**TO DO**
Beginning with the line that holds "block size sequence." in the data below, give again every line through the one that holds "a returned block.", exactly as written.

(Dataset entries)

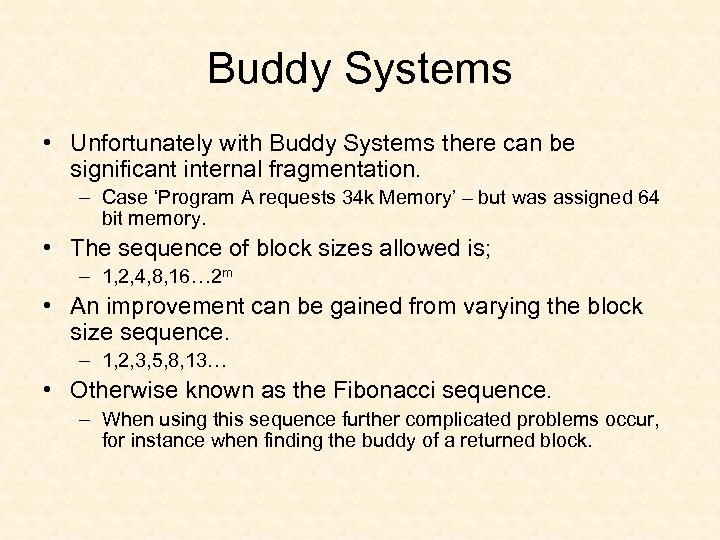 Buddy Systems

• Unfortunately with Buddy Systems there can be significant internal fragmentation.
– Case 'Program A requests 34k Memory' – but was assigned 64 bit memory.
• The sequence of block sizes allowed is;
– 1,2,4,8,16…$2^m$
• An improvement can be gained from varying the block size sequence.
– 1,2,3,5,8,13…
• Otherwise known as the Fibonacci sequence.
– When using this sequence further complicated problems occur, for instance when finding the buddy of a returned block.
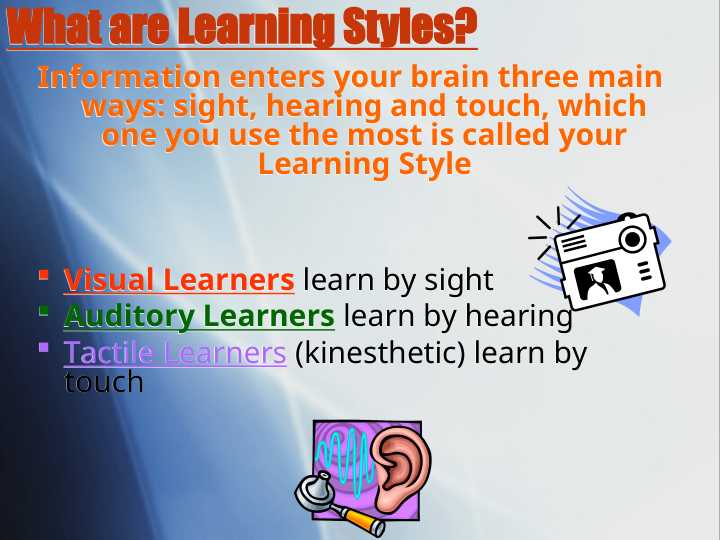 What are Learning Styles?

Information enters your brain three main ways: sight, hearing and touch, which one you use the most is called your Learning Style

- Visual Learners learn by sight
- Auditory Learners learn by hearing
- Tactile Learners (kinesthetic) learn by touch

**TASK OUTPUT**
• An improvement can be gained from varying the block size sequence.
– 1,2,3,5,8,13…
• Otherwise known as the Fibonacci sequence.
– When using this sequence further complicated problems occur, for instance when finding the buddy of a returned block.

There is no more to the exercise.